Full-Text Indexing in NebulaGraph 2.0

1. Introduction

NebulaGraph 2.0 supports full-text indexing by using an external full-text search engine. To understand this new feature, let's review the architecture and storage model of NebulaGraph 2.0.

1.1 Architecture of NebulaGraph

Architecture of NebulaGraph Storage

As shown in the preceding figure, the Storage Service is composed of three layers. The bottom one is the Store Engine. It is a standalone local store engine, supporting get, put, scan, and delete operations on local data. The associated interfaces are in the kvstore/KVEngine.h file. Users can customize the local store plugins to meet their own needs. Currently, NebulaGraph provides a RocksDB-based store engine.

Above the local store engine, the consensus algorithm of multi-group Raft is implemented. With this implementation, each partition corresponds to one raft group, where partition is a data shard in NebulaGraph. Hash based sharding is used in NebulaGraph. For more information about how the hash functions work, see the 1.2.1 Data Storage in NebulaGraph. To create a graph space in NebulaGraph, the number of partitions is required and it cannot be changed after creation. The number of partitions must meet your needs of business expansion.
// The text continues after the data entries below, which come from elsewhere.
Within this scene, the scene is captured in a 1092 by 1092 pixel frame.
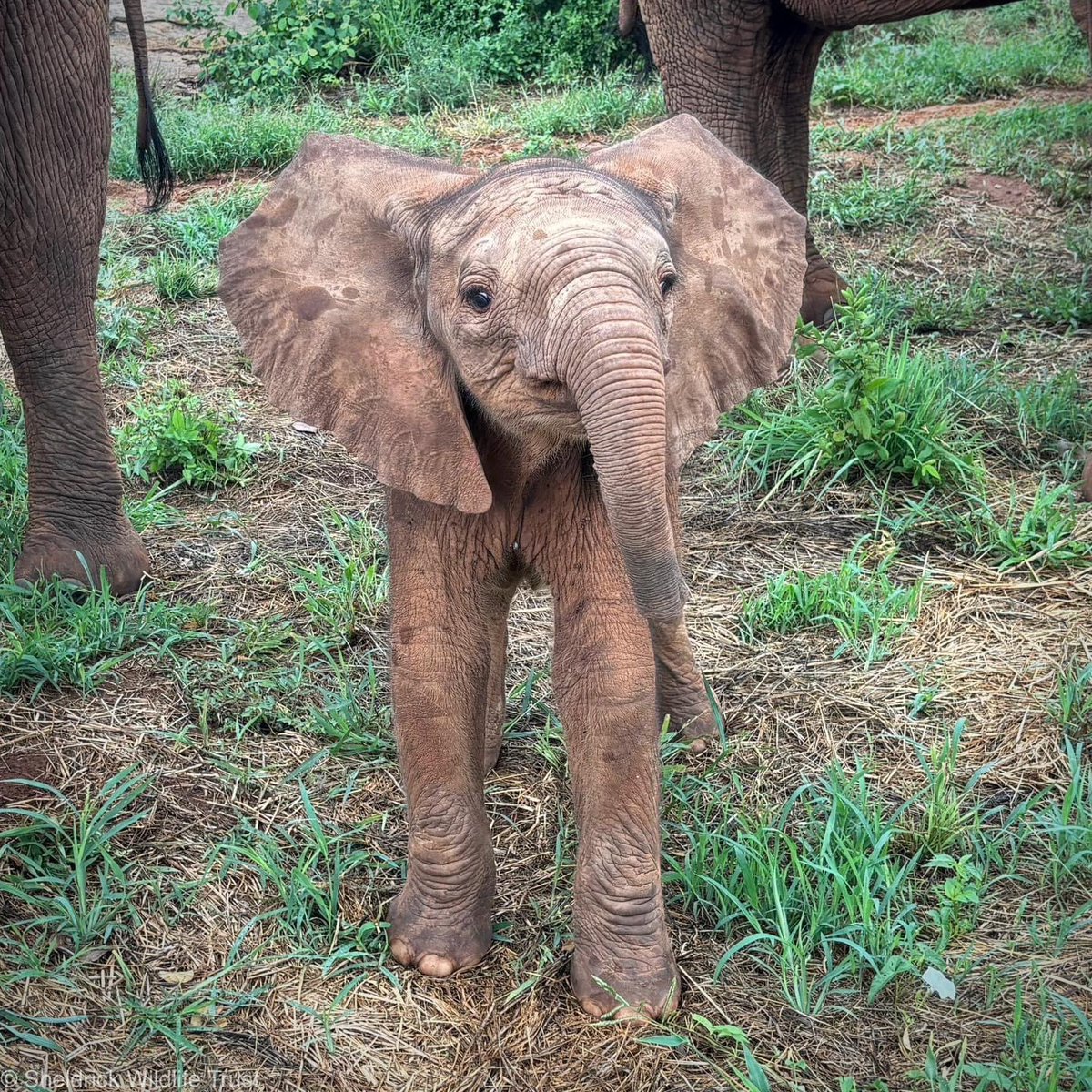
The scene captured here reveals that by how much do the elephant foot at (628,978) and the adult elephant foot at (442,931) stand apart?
233 mm

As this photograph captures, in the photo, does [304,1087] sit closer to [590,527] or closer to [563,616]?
[563,616]

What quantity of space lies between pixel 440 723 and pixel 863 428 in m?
2.34

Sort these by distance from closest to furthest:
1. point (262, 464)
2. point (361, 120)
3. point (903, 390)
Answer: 1. point (903, 390)
2. point (262, 464)
3. point (361, 120)

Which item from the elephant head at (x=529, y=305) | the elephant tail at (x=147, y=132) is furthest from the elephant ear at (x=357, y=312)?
the elephant tail at (x=147, y=132)

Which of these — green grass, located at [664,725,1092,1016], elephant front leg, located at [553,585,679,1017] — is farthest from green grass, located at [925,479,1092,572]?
elephant front leg, located at [553,585,679,1017]

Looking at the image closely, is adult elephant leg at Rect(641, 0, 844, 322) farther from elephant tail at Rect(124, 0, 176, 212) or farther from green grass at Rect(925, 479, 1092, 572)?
elephant tail at Rect(124, 0, 176, 212)

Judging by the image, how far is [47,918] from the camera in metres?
2.89

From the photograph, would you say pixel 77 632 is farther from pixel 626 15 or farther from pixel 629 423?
pixel 626 15

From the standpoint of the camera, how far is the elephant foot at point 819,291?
580cm

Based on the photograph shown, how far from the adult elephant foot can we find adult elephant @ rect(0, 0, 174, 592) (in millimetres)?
1793

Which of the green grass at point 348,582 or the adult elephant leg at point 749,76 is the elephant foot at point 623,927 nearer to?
the green grass at point 348,582

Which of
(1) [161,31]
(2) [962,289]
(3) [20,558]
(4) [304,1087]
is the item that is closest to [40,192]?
(3) [20,558]

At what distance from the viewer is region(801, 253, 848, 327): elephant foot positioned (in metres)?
5.80

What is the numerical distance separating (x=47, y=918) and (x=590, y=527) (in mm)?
1362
The top layer is the storage interfaces. A set of graph-related APIs are implemented in this layer. The API requests are translated into a set of KV operations on the corresponding partitions. This layer makes our storage service a real graph storage. Without it, the Storage Service of NebulaGraph is just a KV storage solution. In NebulaGraph, the KV storage is not provided as a separate service. The main reason is that a lot of computations are required to execute a WHERE clause and the schema of a graph is needed for the computations, but the schema is not implemented in the KV store layer. The design implemented in NebulaGraph makes computation pushdown easier.

1.2 Storage of NebulaGraph

In NebulaGraph 2.0, the storage structure containing vertices, edges, and indexes is improved. Now let's review the storage structure of NebulaGraph 2.0, which could help you understand the implementation of data scanning and index scanning in NebulaGraph 2.0.

1.2.1 Data Storage in NebulaGraph

NebulaGraph stores vertices and edges based on the key-value storage model. In this section, the storage structure of the keys is introduced. The keys are composed of the following items:

  • Type: One byte. It represents the key type, such as vertex, edge, index, or system.
  • PartID: Three bytes. It represents a partition. This field makes it easy to scan the entire partition data based on the prefix when the partition is re-balanced.
  • VertexID: n bytes. For an outgoing edge, it represents the ID of the source vertex. For an incoming edge, it represents the ID of the destination vertex.
  • Edge Type: Four bytes. It represents the type of an edge. If it is greater than 0, the edge is outgoing. If it is less than 0, the edge it incoming.
  • Rank: Eight bytes. It is used to identify edges of the same edge type and with the same source and destination vertices. Users can use it to represent their own business attributes such as transaction time, transaction serial number, or a sorting weight.
  • PlaceHolder: One byte. It is invisible to users now. In the future, it will be used when we implement the distributed transaction.
  • TagID:Four bytes. It represents the type of a tag.
1.2.1.1 Vertex Key Format
Type (1 byte) PartID (3 bytes) VertexID (n bytes) TagID (4 bytes)
Edge Key Format
Type (1 byte) PartID (3 bytes) VertexID (n bytes) EdgeType (4 bytes) Rank (8 bytes) VertexID (n bytes) PlaceHolder (1 byte)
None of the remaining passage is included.